* **SHORT EXERCISE**
Rewrite the records from the line containing "From where the camera stands, how" through the end of the records, putting "nearest" in place of "closest" and changing nothing else.
※ ※ ※
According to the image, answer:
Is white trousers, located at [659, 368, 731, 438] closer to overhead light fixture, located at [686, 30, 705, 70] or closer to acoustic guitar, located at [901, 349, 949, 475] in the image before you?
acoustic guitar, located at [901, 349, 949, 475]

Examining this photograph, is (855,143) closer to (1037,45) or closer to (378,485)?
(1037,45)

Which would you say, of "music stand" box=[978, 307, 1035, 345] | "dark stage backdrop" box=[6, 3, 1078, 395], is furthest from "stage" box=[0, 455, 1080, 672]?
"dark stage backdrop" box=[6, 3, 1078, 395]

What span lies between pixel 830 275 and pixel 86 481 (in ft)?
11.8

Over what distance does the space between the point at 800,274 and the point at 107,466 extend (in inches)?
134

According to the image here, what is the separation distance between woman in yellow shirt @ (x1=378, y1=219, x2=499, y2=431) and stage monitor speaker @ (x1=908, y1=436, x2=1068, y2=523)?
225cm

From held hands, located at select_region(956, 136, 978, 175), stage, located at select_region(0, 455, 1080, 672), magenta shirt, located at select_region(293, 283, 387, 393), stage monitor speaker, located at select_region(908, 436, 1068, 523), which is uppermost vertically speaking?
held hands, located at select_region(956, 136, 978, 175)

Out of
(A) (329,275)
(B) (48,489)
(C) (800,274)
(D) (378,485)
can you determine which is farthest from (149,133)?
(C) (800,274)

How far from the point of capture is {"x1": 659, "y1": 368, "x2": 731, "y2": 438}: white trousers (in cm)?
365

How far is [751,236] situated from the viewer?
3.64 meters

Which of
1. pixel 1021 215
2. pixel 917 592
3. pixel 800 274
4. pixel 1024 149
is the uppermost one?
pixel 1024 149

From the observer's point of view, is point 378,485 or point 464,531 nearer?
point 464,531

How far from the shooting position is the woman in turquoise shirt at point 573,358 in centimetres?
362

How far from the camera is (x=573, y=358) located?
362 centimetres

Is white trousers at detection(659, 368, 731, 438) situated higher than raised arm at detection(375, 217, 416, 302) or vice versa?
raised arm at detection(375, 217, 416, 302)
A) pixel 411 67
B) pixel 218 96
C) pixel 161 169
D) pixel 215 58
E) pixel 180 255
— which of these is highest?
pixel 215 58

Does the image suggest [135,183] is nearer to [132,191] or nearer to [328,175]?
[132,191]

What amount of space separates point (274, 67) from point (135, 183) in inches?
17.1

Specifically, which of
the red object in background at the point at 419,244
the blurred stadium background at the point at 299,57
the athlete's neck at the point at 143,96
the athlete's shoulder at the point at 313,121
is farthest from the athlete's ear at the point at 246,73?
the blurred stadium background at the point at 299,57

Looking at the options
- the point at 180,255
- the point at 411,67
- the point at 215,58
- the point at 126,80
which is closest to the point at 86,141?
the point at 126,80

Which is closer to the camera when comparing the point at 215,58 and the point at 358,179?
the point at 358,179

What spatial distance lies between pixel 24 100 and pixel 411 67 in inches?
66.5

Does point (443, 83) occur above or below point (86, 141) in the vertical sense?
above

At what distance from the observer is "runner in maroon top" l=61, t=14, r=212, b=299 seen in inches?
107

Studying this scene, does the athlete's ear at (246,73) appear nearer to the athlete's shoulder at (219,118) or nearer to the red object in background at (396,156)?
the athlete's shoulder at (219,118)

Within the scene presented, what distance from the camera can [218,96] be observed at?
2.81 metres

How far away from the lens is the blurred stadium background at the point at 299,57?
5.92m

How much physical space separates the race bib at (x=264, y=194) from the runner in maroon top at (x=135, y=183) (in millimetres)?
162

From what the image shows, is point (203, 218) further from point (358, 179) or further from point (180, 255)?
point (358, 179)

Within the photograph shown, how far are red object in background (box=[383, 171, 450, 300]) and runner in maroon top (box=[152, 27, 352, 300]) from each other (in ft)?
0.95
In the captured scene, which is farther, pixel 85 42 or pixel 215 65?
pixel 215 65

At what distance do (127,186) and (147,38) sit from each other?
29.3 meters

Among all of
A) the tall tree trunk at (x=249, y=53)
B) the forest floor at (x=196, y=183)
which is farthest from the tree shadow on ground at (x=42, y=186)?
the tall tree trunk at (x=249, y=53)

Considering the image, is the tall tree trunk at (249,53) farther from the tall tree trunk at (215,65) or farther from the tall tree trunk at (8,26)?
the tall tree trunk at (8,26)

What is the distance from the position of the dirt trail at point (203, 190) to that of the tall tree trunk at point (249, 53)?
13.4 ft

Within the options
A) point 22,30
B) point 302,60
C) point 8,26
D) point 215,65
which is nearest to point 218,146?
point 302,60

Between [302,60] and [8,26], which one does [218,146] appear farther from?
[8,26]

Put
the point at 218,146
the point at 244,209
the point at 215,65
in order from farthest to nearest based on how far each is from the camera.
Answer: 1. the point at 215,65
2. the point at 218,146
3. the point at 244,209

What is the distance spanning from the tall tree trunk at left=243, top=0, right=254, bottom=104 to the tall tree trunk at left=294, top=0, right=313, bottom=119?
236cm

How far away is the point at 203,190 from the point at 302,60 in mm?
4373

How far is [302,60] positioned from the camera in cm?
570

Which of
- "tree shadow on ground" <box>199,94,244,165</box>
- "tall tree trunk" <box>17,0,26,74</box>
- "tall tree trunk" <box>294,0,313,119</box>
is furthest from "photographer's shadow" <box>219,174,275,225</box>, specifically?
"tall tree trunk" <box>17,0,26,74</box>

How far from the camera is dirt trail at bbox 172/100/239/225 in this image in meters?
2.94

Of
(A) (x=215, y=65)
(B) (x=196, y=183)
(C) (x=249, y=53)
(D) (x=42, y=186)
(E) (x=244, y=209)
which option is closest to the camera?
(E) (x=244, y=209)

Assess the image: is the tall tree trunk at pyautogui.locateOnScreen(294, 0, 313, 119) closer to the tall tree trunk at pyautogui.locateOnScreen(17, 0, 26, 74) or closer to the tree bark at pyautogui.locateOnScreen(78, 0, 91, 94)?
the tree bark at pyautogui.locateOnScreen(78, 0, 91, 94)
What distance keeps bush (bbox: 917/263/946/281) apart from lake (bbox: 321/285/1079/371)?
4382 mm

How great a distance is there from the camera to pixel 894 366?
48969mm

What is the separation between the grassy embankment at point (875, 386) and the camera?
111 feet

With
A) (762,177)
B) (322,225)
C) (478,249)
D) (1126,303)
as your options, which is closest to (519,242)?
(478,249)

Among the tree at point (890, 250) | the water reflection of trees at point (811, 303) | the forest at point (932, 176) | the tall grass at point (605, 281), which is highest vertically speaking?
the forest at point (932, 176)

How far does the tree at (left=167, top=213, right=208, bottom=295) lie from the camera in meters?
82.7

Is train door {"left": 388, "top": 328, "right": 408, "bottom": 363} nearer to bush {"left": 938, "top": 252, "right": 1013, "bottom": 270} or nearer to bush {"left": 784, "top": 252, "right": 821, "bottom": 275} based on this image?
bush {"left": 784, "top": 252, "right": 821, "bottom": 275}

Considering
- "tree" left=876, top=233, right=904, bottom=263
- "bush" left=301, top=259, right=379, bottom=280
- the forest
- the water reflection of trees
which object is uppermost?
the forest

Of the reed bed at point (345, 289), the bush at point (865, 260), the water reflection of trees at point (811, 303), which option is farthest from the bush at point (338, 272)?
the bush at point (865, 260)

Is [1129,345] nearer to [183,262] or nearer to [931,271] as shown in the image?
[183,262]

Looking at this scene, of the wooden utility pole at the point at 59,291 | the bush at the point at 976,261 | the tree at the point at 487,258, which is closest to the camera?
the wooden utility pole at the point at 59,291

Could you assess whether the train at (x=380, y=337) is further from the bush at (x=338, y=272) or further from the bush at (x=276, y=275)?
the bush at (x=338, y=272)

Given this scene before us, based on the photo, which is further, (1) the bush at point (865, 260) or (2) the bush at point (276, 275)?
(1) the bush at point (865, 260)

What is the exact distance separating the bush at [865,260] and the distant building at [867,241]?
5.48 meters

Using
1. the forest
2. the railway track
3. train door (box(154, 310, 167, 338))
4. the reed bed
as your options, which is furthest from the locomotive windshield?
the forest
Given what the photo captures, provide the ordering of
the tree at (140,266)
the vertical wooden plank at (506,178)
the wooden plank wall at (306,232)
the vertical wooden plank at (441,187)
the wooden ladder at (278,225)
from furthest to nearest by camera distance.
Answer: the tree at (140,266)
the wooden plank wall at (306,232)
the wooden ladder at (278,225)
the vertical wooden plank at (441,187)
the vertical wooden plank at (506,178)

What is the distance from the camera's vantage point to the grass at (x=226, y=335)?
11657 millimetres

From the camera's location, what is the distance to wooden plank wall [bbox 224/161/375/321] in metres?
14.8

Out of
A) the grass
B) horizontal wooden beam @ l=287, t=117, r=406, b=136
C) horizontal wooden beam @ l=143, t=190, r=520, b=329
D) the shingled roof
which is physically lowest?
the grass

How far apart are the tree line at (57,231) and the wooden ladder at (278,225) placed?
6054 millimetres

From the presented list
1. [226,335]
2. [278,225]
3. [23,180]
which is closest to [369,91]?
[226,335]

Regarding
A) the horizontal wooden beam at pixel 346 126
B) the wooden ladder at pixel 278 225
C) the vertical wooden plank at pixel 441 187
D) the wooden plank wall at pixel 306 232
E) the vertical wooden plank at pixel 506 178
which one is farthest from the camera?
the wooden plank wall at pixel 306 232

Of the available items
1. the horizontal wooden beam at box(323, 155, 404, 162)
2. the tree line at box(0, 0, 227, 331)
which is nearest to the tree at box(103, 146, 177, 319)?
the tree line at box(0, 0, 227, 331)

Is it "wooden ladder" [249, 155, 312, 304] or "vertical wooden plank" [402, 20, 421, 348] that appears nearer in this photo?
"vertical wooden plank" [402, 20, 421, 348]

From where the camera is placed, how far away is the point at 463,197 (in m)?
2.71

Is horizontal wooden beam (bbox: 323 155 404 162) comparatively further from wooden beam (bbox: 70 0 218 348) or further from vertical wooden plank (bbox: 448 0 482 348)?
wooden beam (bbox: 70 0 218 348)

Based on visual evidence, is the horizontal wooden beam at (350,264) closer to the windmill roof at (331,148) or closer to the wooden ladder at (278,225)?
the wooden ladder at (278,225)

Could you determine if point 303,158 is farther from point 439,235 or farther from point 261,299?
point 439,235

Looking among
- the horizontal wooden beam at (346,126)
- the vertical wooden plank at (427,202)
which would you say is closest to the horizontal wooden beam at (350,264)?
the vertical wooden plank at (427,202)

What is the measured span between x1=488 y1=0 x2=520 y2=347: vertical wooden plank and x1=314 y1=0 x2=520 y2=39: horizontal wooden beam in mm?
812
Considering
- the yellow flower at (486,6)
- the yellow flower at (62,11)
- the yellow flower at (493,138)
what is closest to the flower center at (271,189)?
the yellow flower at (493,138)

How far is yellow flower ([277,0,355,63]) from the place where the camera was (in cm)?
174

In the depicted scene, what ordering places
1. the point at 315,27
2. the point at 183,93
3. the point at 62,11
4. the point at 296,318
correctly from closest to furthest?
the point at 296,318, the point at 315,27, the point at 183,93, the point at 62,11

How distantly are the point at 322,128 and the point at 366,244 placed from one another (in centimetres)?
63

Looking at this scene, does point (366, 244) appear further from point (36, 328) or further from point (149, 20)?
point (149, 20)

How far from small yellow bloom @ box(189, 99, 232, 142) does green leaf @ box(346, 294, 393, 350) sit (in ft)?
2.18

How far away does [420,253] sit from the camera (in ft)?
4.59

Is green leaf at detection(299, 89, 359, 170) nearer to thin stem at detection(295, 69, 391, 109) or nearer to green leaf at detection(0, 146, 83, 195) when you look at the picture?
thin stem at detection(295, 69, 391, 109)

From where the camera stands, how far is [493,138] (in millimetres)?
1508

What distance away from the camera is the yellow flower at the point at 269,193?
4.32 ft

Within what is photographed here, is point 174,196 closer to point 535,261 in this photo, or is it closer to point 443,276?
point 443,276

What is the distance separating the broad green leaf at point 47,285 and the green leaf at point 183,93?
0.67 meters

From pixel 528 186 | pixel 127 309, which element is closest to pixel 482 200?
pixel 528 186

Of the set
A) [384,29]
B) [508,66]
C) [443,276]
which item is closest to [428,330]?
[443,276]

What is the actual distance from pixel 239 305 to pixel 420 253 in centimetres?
※ ※ ※
* **EXPECTED OUTPUT**
From where the camera stands, how far is [493,138] (in millimetres)?
1508

What distance away from the camera is the yellow flower at the point at 269,193?
4.32 ft

Within what is photographed here, is point 174,196 closer to point 535,261 in this photo, or is it closer to point 443,276?
point 443,276

What is the distance separating the broad green leaf at point 47,285 and the green leaf at point 183,93?
0.67 meters

From pixel 528 186 | pixel 127 309, which element is nearest to pixel 482 200?
pixel 528 186

Of the set
A) [384,29]
B) [508,66]
C) [443,276]
which item is nearest to [428,330]?
[443,276]

What is the actual distance from pixel 239 305 to pixel 420 253 in centimetres?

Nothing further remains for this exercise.